*** Opening Supplied entries ***

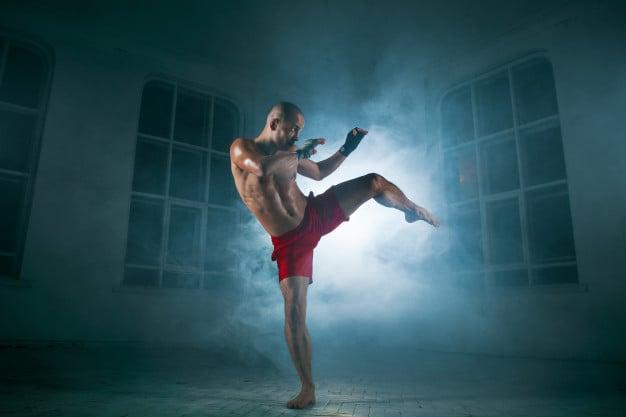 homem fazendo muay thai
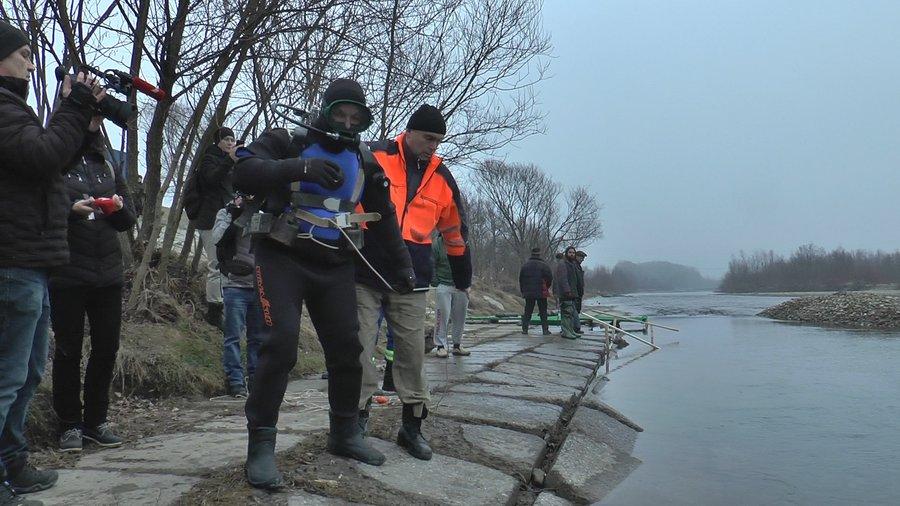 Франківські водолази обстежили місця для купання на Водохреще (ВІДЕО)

*** Closing Supplied entries ***
*** Opening Supplied entries ***

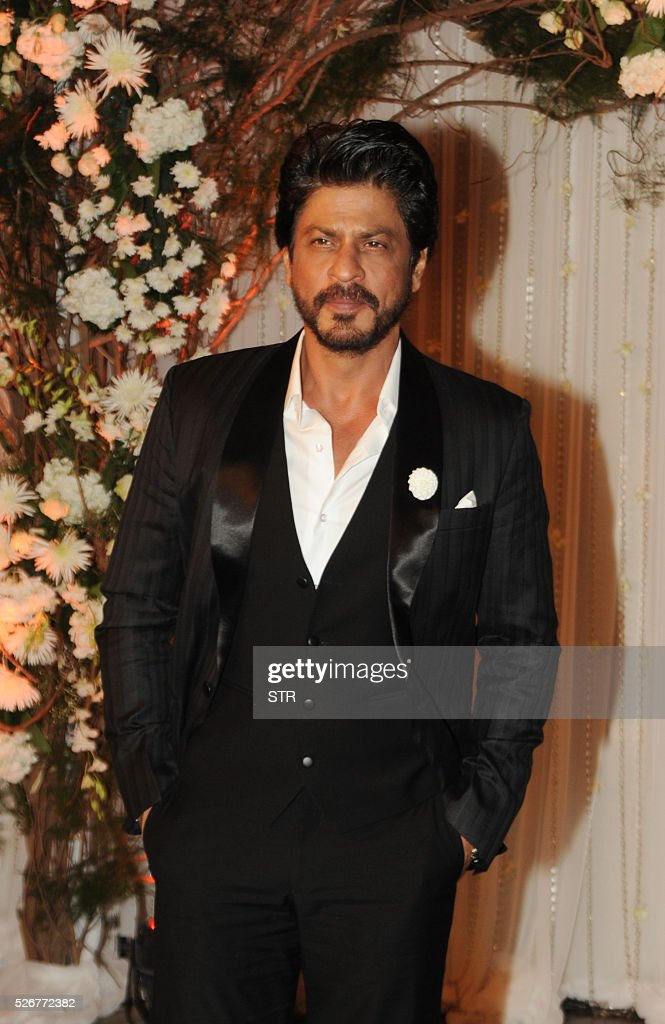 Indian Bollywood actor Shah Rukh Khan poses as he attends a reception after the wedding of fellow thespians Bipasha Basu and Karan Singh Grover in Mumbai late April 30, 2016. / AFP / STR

*** Closing Supplied entries ***

* **Try it**: Taking the entries above, extract every line from the one bearing "homem fazendo muay thai" through the one bearing "Франківські водолази обстежили", exactly, with no pictures.

* **Output of the task**:
 homem fazendo muay thai
 Франківські водолази обстежили місця для купання на Водохреще (ВІДЕО)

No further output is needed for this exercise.